The dean also made sure to communicate his vision to others, including in Fort Worth. His welcoming remarks at the alumni event, were “really about letting everybody hear the plan that he has for the law school,” Abraham says. “I think that a reason why he does that is so that the alumni can stay engaged and want to give back, whether that be monetarily, with potential job connections, or mentorship.”
Communicate with personality. Knowing your plans inside and out means you can communicate them clearly and with spontaneously, too. Abraham saw that on display when the dean spoke to alumni.
“Public speaking-wise, it was clear that he was prepared to share the vision and plan that he has for the school,” she says. “He sounded very confident and smooth as he was communicating, but at the same time, he was able to showcase his personality through his jokes and introduction to me, for example.” That comfort takes practice, with Abraham says noting the dean made more than 20 alumni visits during the prior year. “He’s able to balance the formality with the informality very well.”

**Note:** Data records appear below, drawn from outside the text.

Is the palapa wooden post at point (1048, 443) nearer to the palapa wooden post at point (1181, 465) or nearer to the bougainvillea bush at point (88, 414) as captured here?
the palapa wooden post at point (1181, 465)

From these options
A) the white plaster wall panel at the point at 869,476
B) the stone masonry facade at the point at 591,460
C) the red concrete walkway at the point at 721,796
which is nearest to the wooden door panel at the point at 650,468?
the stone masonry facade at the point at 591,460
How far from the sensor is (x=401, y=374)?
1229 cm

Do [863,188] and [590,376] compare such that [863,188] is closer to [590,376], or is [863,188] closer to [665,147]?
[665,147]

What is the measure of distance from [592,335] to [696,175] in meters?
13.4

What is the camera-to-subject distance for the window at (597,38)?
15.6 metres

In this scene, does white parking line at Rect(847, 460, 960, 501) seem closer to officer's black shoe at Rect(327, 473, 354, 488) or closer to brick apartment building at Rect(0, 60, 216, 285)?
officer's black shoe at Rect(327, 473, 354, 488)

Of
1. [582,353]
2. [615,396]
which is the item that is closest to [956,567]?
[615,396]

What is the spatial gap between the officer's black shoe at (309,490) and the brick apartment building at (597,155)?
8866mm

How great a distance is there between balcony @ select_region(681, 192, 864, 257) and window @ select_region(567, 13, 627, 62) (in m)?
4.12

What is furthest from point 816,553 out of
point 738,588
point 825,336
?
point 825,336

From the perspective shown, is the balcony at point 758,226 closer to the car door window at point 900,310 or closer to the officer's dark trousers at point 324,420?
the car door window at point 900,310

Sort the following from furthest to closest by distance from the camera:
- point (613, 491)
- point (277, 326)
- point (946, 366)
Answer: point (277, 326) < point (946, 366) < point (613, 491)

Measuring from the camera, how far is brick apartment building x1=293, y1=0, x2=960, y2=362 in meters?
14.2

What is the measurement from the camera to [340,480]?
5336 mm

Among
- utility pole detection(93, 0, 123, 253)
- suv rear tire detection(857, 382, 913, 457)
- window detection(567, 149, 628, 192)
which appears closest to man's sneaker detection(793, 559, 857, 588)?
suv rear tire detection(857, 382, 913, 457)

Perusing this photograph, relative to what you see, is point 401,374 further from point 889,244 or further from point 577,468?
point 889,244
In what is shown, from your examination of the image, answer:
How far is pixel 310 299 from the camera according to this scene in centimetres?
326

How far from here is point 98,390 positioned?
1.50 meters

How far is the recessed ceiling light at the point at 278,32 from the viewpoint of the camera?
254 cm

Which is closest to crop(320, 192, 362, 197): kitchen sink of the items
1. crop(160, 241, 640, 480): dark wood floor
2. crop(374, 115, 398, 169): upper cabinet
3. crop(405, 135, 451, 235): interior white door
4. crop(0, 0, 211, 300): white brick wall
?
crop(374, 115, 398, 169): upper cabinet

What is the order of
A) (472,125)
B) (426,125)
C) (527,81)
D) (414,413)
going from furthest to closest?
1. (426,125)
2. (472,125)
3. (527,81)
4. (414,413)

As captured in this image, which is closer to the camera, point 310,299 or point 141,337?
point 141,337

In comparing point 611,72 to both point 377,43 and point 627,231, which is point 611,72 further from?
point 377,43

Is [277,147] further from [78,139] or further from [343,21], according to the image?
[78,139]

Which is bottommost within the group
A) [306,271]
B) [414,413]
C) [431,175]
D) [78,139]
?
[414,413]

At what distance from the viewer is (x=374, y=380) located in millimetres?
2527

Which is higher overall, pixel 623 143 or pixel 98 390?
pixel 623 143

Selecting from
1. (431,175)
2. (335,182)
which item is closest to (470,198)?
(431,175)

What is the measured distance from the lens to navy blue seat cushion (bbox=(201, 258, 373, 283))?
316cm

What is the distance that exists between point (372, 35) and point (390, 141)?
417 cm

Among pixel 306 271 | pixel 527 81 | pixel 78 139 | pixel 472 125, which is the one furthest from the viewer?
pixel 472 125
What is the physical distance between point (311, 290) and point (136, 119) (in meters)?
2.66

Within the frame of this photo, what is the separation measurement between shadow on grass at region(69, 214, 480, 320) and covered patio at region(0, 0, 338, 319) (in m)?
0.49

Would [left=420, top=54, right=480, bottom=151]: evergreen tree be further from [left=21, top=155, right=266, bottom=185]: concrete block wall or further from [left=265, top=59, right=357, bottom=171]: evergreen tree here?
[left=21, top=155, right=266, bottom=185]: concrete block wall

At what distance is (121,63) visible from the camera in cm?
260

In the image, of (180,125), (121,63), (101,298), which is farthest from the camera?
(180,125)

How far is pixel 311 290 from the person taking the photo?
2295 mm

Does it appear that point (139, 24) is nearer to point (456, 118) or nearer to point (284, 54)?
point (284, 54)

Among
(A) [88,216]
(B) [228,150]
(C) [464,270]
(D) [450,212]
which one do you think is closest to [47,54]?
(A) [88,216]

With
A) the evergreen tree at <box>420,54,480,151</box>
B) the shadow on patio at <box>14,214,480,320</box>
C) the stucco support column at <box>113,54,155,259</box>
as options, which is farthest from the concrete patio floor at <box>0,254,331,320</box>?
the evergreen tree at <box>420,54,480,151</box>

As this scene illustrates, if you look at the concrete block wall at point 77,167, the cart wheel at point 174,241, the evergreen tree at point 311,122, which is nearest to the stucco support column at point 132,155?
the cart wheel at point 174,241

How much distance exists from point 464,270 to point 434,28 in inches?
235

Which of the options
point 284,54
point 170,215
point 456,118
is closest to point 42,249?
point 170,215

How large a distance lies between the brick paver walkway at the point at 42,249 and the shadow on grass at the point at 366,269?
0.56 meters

Tackle the day-to-day. While focusing on big goals, we still need to address daily responsibilities. Just make sure they don’t consume too much time.
The dean told Abraham about the volume of messages he receives. “You could spend your whole job just maintaining the day-to-day and answering emails, for example,” she says. “But if you want to do more than just maintain the status quo, you really have to schedule time when you’re trying to do new stuff versus just staying afloat with the regular things that need to occur for a law school to operate.”
That requires setting aside time to focus on daily tasks. The dean “just gives himself chunks of the day he dedicates to doing whatever he needs to do, and he has a running to-do list,” she says. It’s about “having dedicated time slots for particular endeavors because, otherwise, it is easy to just have the emails overflow and spend a lot of time answering them and not be able to get anything else done.”
Trust your team. As a leader, give your team the confidence and trust to direct their own areas. “That’s where the delegation comes in,” Abraham says. She saw other Texas Law leadership from areas including career services, student affairs, and academic affairs bring selected school-wide issues to the dean’s attention. “From what I could see, it seemed like the job boundaries were very clear, but he was very involved in standardizing the law school culture and also the future that he wants the law school to get to,” she says.
During the job candidate interview, Abraham says the dean relied on various faculty who also took part in the process to ask questions about specific topics related to the candidate’s research. “Different professors have different approaches they bring to their questioning of the candidate. That’s a well-rounded way to see how deeply the candidate has thought about his own research,” she says.
Abraham will look back fondly on the time she had to learn from the dean.
“I was really inspired by him and how committed and dedicated he is to making Texas Law the No. 1 public school law school in the country and seeing the actual initiatives he believes will get us there,” she says.
“I found him to be really passionate and student-focused, and I found that to be really inspiring,” she says. “And I felt lucky, honestly, to have a day-and-a-half with him.”